Now, at the midpoint of 2018, as the United States continues to enjoy a historic economic expansion since the 2016 election, the number of Americans finding satisfaction in the country’s direction is on the rise. This reflects more than a growing comfort with Donald Trump as president; growth in satisfaction has outstripped growth in Trump’s approval rating. When presented with specific policy directions, previous polls have found record approval. When many of those being polled, including young voters and democrats, are told the policy is actually that of the Republican administration, their support immediately drops even though they agreed with the policy.
But the success of many policies doesn’t just stop at economics. The percentage satisfied has risen more over the past two months than the percentage who think the economy is in good shape or the percentage who think it’s a good time to find a quality job.
As the nation moves toward November’s midterm elections, as the Mueller investigation continues to unfold, as Trump continues to surprise both friends and foes with policy achievements, there are a multitude of possibilities for news that could affect satisfaction significantly in either direction.

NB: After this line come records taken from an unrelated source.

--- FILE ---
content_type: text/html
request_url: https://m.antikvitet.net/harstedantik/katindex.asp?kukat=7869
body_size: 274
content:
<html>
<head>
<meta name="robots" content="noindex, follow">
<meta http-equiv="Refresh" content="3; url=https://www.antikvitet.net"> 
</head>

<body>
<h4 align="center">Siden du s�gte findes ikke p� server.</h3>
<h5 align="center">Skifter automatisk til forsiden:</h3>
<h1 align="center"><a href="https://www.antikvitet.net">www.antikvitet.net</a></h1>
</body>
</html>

The news is not good for Democrats. President Trump’s approval rating is now higher than that of Presidents Reagan and Obama during the midpoint of their first terms in office. They both won a second term by record margins.
Results for this Gallup poll are based on telephone interviews conducted June 1-13, 2018, with a random sample of 1,520 adults, aged 18 and older, living in all 50 U.S. states and the District of Columbia. For results based on the total sample of national adults, the margin of sampling error is ±3 percentage points at the 95% confidence level.
Each sample of national adults includes a minimum quota of 70% cellphone respondents and 30% landline respondents, with additional minimum quotas by time zone within region. Landline and cellular telephone numbers are selected using random-digit-dial methods.